Computer Science Seminar by Yuqian Zhang: Structured Local Solutions and Guaranteed Nonconvex Algorithms
Speaker: , assistant professor of electrical and computer engineering, Rutgers University
Title: Structured Local Solutions and Guaranteed Nonconvex Algorithms
Abstract:
In this talk, we will consider the class of common feature learning problems in machine learning. Given dataset Y, the feature learning problem aims to recover the underlying features A and corresponding coefficients X such that Y=AX. In different applications, features A and coefficients X manifest different properties and priors. The natural machine learning formulations are usually nonconvex with multiple local solutions. This talk will show that all the local solutions in such feature learning problems are always structured — a local solution always partially recovers the ground truth features. This benign structural property of local solutions can be leveraged to reliably recover the ground truth in both centralized and distributed/federated settings.

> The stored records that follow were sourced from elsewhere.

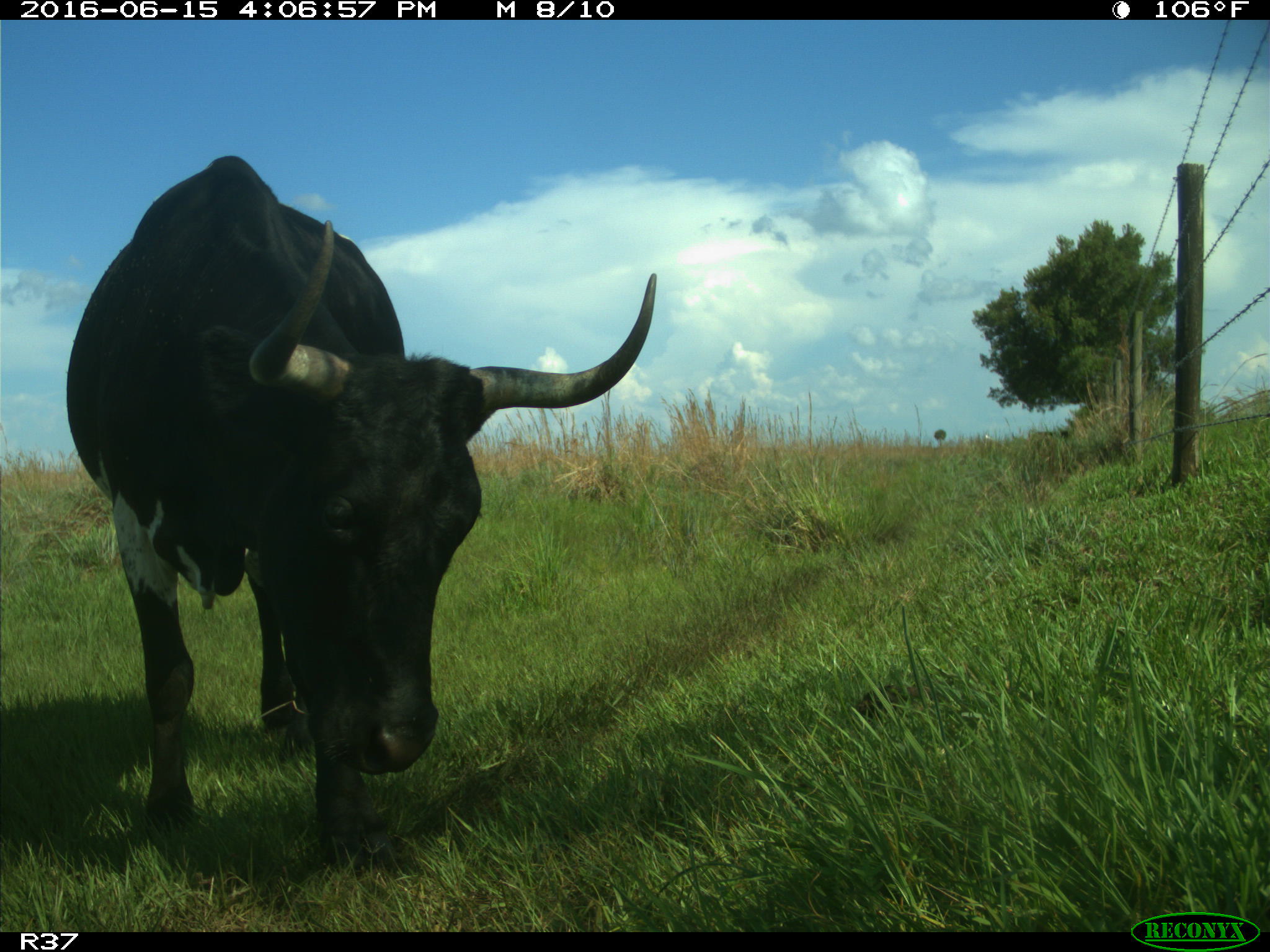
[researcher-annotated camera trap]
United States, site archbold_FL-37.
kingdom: Animalia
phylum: Chordata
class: Mammalia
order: Artiodactyla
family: Bovidae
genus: Bos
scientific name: Bos taurus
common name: domestic cow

Specifically, we will discuss a one-shot framework in the distributed/federated setting, where each edge device recovers one local solution containing some of the true features, and the central server aggregates the true features from different local solutions.
Bio:
Yuqian Zhang is an Assistant Professor in the ECE department at Rutgers University. She was a postdoctoral scholar with the Tripods Center for Data Science at Cornell University. She obtained her Ph.D. and M.S. in Electrical Engineering from Columbia University, and B.S. in Information Engineering from Xi’an Jiaotong University. Her research interests are convex and nonconvex optimization, machine learning, and distributed/federated computation.